まずはそれを見ておきましょう。以下引用です。
国際競争力を高める目的で、海外の大学との連携や世界レベルの研究に取り組む大学に、国が重点支援する。昨年、政府の教育再生実行会議が提言したことを受け、今年度初めて選考した。今後10年間、「トップ型」では毎年最大5億円、「牽引型」で最大3億円の支援金が出る。選考は、大学教員らでつくる審査部会が書類審査と面接を実施。「外国籍の教員の割合」「英語による授業の設置」など41項目を共通指標として、検討したという。
総論的な記事は以下、朝日新聞にも毎日新聞にも掲載があります。
世界に通用する大学支援 スーパーグローバル37校選出:朝日新聞デジタル
この記事には本件に申請したすべての大学名が掲載されています。
スーパーグローバル大学:世界の大学目指せ! 37校選定 - 毎日新聞
こちらの記事には審査基準として「学生・教員の外国人比率の向上」「入試改革」「留学生と日本人学生が一緒に住める環境の整備」など41項目の観点で評価されたことが載っています。
今回選出されたのは旧7帝大のほか、早稲田大と慶応大など私立の有名校14校など。「東京芸術大や京都工芸繊維大など特定分野に強みを持つ国立大のほか、福島県の会津大や秋田県の国際教養大などの地方公立大も名を連ねる」(毎日新聞記事より)結果となりました。
冒頭に紹介した朝日新聞の記事には、
『国の「お墨付き」を得た大学は、今後のグローバル化関連の予算獲得が有利になる一方、「選ばれなかった大学は、今後運営が苦しくなるだろう」。政府主導の選別で大学間の格差が広がることを懸念する。』
というある国立大副学長の見解を掲載しています。
「頑張る者にはそれなりの報酬を」という成果主義はこのような選別の格差につながることが少なくありません。
この制度が健全に機能することを願っています。
そして最後に、同じ記事の中で一つの示唆を与えてくれたこの文章を紹介しておきましょう。
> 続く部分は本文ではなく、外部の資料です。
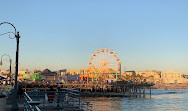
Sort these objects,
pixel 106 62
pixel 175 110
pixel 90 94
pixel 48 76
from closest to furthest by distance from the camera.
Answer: pixel 175 110, pixel 90 94, pixel 106 62, pixel 48 76

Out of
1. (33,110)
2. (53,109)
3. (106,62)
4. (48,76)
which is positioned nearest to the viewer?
(33,110)

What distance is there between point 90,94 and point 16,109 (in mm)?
66440

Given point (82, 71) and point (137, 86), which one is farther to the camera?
point (82, 71)

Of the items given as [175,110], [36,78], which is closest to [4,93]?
[175,110]

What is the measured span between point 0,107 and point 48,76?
92.9 m

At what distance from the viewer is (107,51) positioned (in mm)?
98000

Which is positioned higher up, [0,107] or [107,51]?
[107,51]

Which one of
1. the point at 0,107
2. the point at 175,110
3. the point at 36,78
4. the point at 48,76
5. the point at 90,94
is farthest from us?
the point at 36,78

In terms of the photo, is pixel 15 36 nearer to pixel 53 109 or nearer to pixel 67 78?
pixel 53 109

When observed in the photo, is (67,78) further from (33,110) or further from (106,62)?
(33,110)

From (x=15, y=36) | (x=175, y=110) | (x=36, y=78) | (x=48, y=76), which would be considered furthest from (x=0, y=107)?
(x=36, y=78)

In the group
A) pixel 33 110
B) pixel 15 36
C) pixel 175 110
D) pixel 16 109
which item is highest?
pixel 15 36

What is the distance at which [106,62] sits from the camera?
97062 millimetres

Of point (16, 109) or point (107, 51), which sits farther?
point (107, 51)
「全員留学」を打ち出して話題を呼んだ一橋大も、採択されなかった。大学の評価・広報課は取材に対し「回答しない」としたが、ある教員は「準備期間が短く、既存の事業を継ぎ合わせた構想になってしまった」と明かす。「そもそも外から言われて国際化するというのは無理があるのではないか」と疑問を投げかけていた。
国からの助成はいただきたい。が新たなことを始めるのは現実的には難しい。
上記実例は国立大のものですが、特に私学ではそんな狭間で悩むケースは多いように思います。
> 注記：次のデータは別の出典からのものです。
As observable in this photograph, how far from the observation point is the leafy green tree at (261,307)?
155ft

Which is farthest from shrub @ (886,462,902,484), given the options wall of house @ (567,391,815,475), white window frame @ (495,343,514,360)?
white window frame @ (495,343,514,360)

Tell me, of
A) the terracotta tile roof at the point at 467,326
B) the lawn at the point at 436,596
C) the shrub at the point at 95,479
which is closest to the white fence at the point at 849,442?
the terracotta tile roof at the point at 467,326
現実を前提に考えれば、新たな発想が出にくいばかりか、理想を現実にしようとする際の障害ばかりが目についてしまうことでしょう。
その結果が「既存事業の継ぎ合わせ」になってしまうことは、より良い教育の提供者である学校として、やはり寂しさを禁じ得ません。
これは今回のような政策誘導の話よりももっと重要な、「自らの立ち位置」「理想の姿」の実現に関わることとして、やるべきこと、あるいはやりたいことをまずはしっかりと見据え、そこから現実とのをギャップを測るような手順が望まれます。
理想を叶えようとする力強さを、各私学にはぜひ持っていただきたいと切に願います。